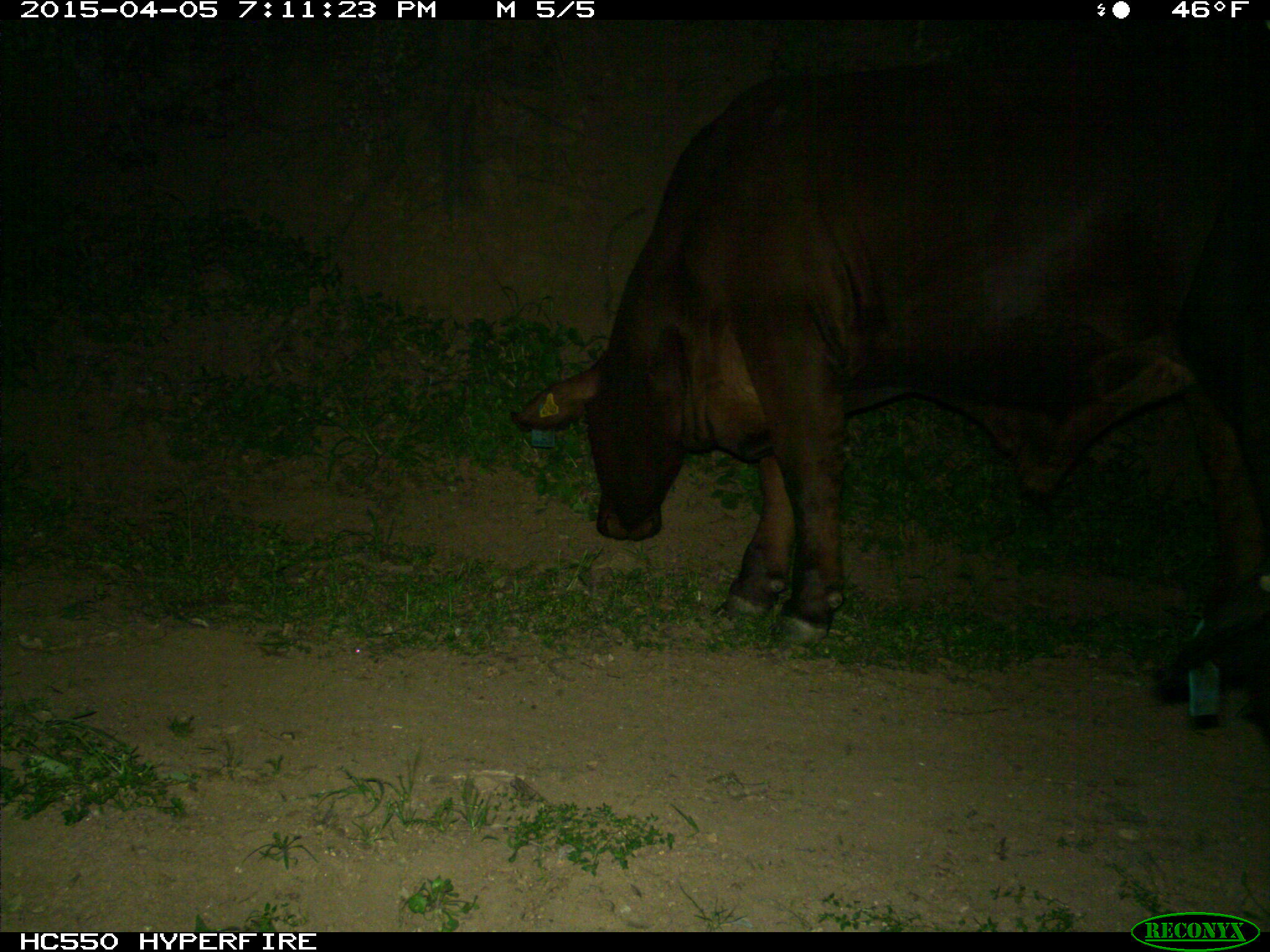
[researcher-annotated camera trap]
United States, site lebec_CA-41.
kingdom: Animalia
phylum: Chordata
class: Mammalia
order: Artiodactyla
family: Bovidae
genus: Bos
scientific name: Bos taurus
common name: domestic cow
Bos taurus (domestic cow).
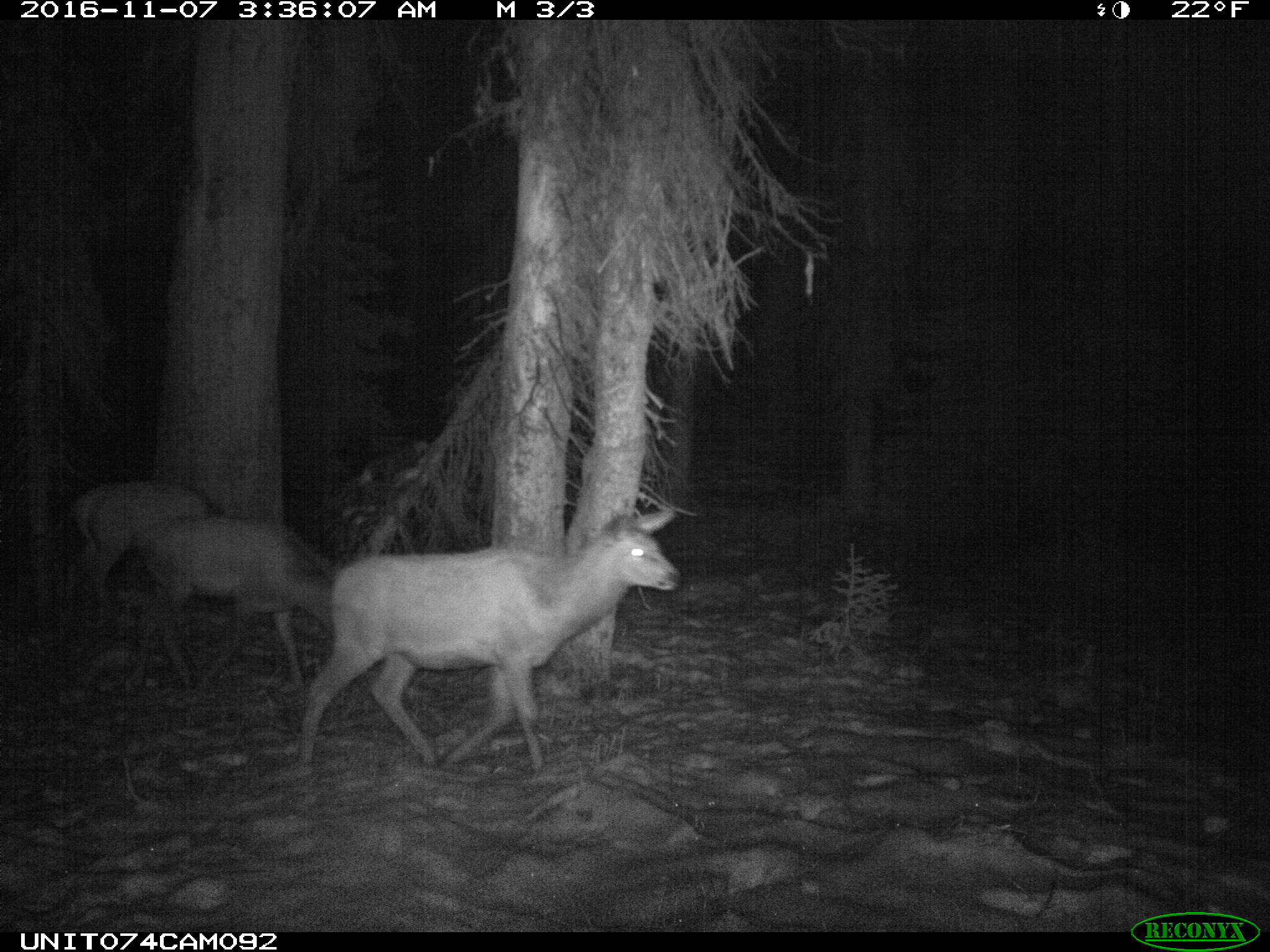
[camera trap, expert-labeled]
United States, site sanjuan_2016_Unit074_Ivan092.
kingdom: Animalia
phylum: Chordata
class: Mammalia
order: Artiodactyla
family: Cervidae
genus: Cervus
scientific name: Cervus elaphus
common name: red deer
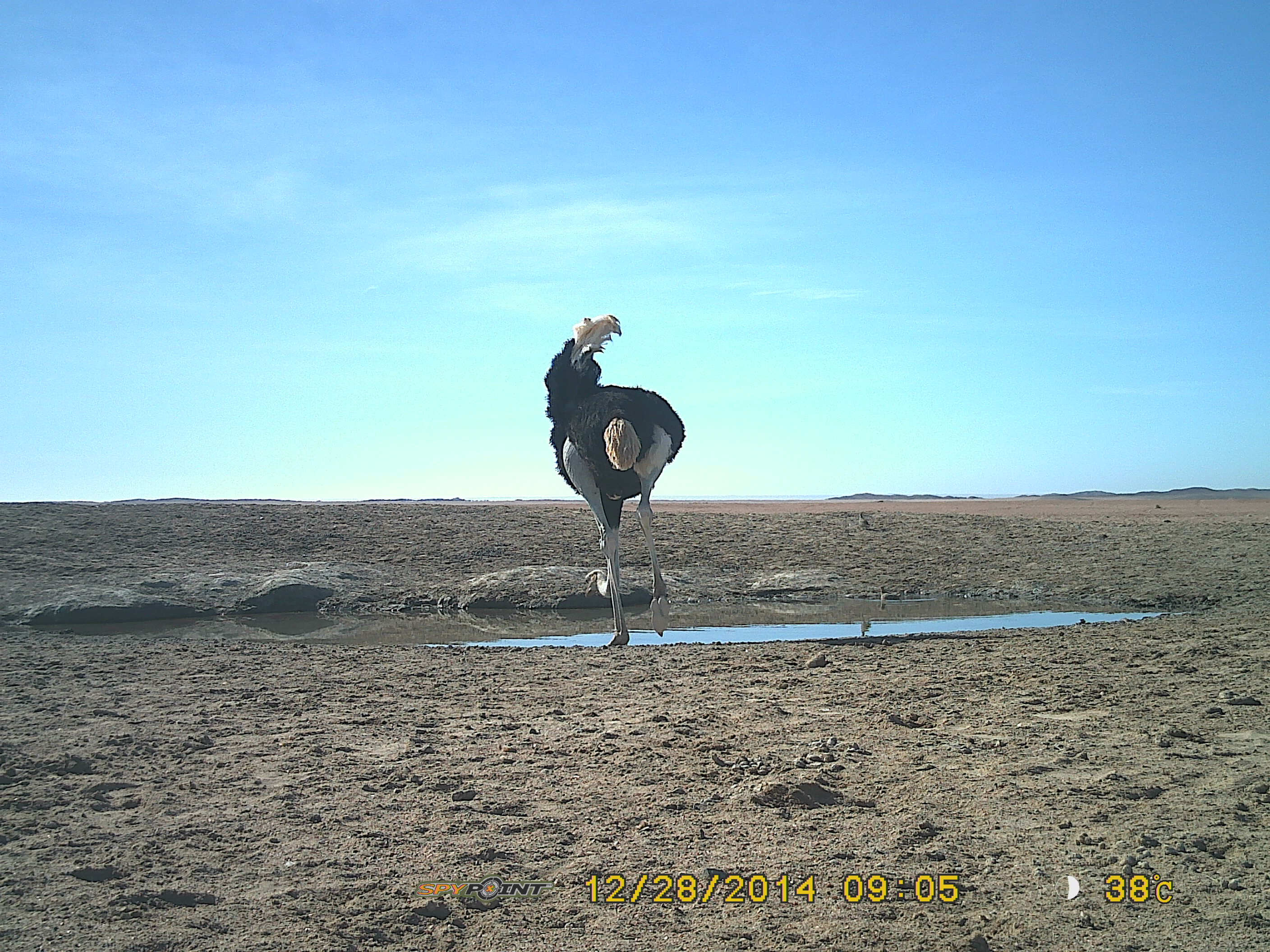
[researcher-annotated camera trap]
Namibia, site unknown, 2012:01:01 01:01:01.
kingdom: Animalia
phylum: Chordata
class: Aves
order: Struthioniformes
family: Struthionidae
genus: Struthio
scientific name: Struthio camelus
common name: common ostrich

┄┄┄┄┄┄┄┄┄┄

### Aim of the task
No image belongs in the copy. Transcribe the full listing verbatim.

### Expected answer
[researcher-annotated camera trap]
United States, site lebec_CA-41.
kingdom: Animalia
phylum: Chordata
class: Mammalia
order: Artiodactyla
family: Bovidae
genus: Bos
scientific name: Bos taurus
common name: domestic cow
Bos taurus (domestic cow).
[camera trap, expert-labeled]
United States, site sanjuan_2016_Unit074_Ivan092.
kingdom: Animalia
phylum: Chordata
class: Mammalia
order: Artiodactyla
family: Cervidae
genus: Cervus
scientific name: Cervus elaphus
common name: red deer
[researcher-annotated camera trap]
Namibia, site unknown, 2012:01:01 01:01:01.
kingdom: Animalia
phylum: Chordata
class: Aves
order: Struthioniformes
family: Struthionidae
genus: Struthio
scientific name: Struthio camelus
common name: common ostrich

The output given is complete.